In my view, the verbal precautions taken by the Judicial Committee in the Fort Frances case, pp. 704 to 706, and in other cases reflect its concern over the fact that a power of such magnitude as the national emergency power had to be inferred. But further passages, some of which are even to be found in the very judgments which in other parts appear to say the contrary, make clear that, in practice, the emergency doctrine operates as a partial and temporary alteration of the distribution of powers between Parliament and the Provincial Legislatures.

Thus, in the Fort Frances case, where the emer­gency doctrine was first applied, and the language of which is otherwise so guarded, Viscount Hal­dane said, at p. 704:

"The general control of property and civil rights for normal purposes remains with the Provincial Legisla­tures. But questions may arise by reason of the special circumstances of the national emergency which concern nothing short of the peace, order and good government of Canada as a whole".

[Page 462]

The implication is inescapable that the control of property and civil rights for purposes other than normal purposes may pass to Parliament, because of the emergency. But it remains a control of property and civil rights in the provinces.

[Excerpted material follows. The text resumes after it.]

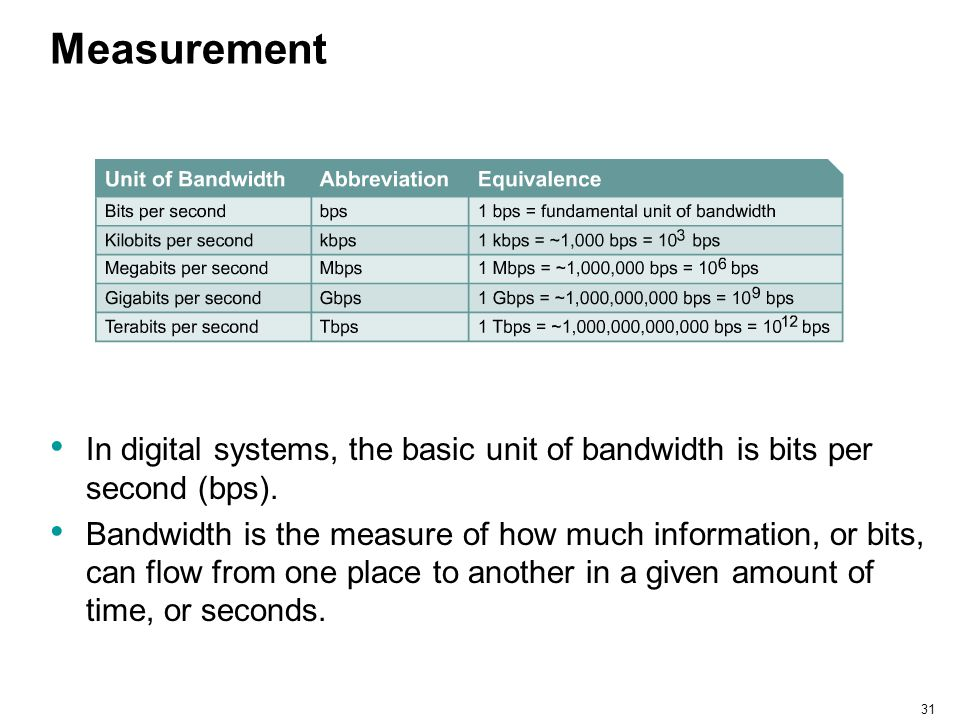 Measurement In digital systems, the basic unit of bandwidth is bits per second (bps).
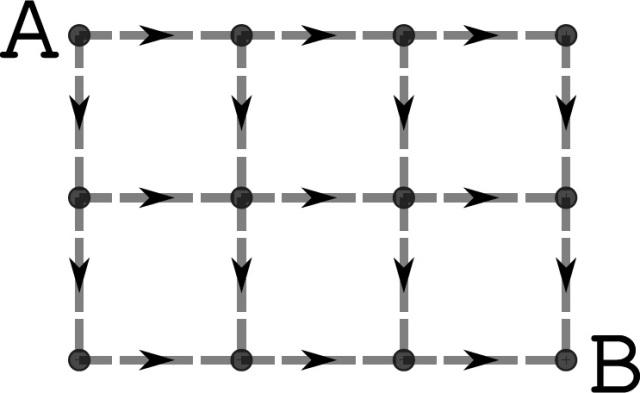 ¿Cuántos caminos se pueden tomar para ir de A a B, siguiendo las flechas?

Later, in the same case, and more tellingly, Viscount Haldane referred to the end of a crisis and had this to say:

"In such a case the law as laid down for the distribution of powers in the ruling instrument "(the Constitution)" would have to be invoked". p. 706.

Therefore, the law as laid down for the distribu­tion of powers in the ruling instrument could not be invoked during the crisis.

In the Labour Conventions case[74], at p. 353, Lord Atkin referred to the emergency doctrine and wrote that the circumstances of that case were far from

"the conditions which may override the normal distribu­tion of powers in ss. 91 and 92".

The same words were repeated by Lord Morton of Henryton in Canadian Federation of Agricul­ture v. Attorney General for Quebec[75], at p. 198.

In the Japanese Canadians case, Lord Wright wrote at p. 101:

"if it be clear that an emergency has not arisen, or no longer exists, there can be no justification for the exer­cise or continued exercise of the exceptional powers. The rule of law as to the distribution of powers between the Parliaments (sic) of the Dominion and the Parliaments of the Provinces comes into play".

In Reference re Wartime Leasehold Regu­lations[76], at p. 130, Rinfret J., as he then was, characterized the impugned regulations as follows:

There is no doubt that under normal conditions the subject matter of rents belongs to the provincial jurisdic­tion under the Head of Property and Civil Rights, in Section 92 of The British North America Act. There is

[Page 463]

equally no doubt that under abnormal conditions, such as the existence of war, parliament may competently assume jurisdiction over rents.

It is true, however, that other members of the Court used less plain language in that case.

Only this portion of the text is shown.